What to do ▸ Reprint all records below exactly. No images.

Data records ▸
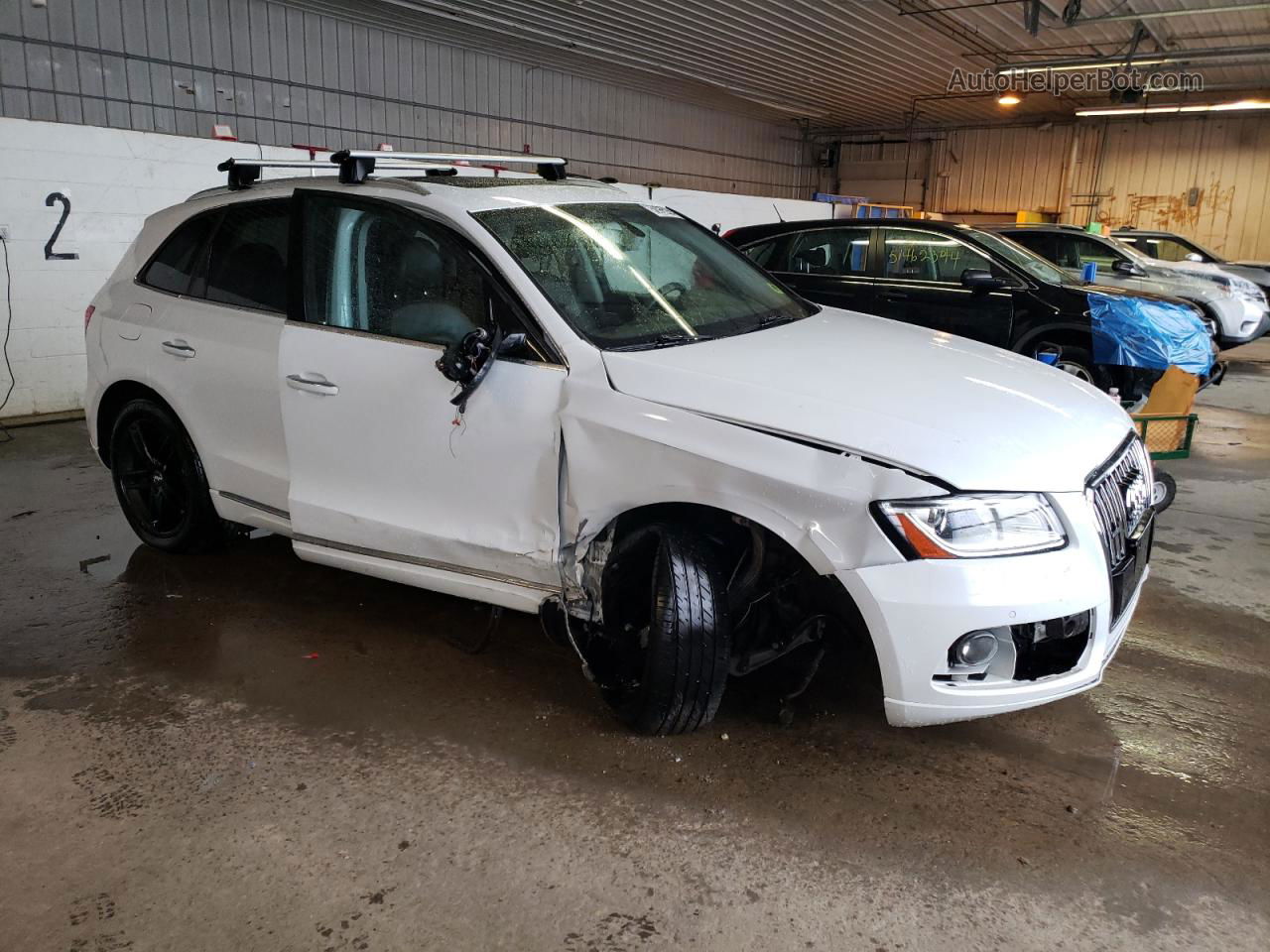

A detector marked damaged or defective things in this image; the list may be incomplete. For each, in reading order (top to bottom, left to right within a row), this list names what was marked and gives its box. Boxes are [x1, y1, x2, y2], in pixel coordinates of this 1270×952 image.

cracked windshield [472, 200, 810, 349]
detached side mirror [960, 270, 1012, 292]
damaged white suv [84, 153, 1159, 738]
torn tire [599, 524, 730, 734]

Answer to the problem ▸
A detector marked damaged or defective things in this image; the list may be incomplete. For each, in reading order (top to bottom, left to right within a row), this list names what was marked and gives its box. Boxes are [x1, y1, x2, y2], in pixel coordinates of this 1270×952 image.

cracked windshield [472, 200, 810, 349]
detached side mirror [960, 270, 1012, 292]
damaged white suv [84, 153, 1159, 738]
torn tire [599, 524, 730, 734]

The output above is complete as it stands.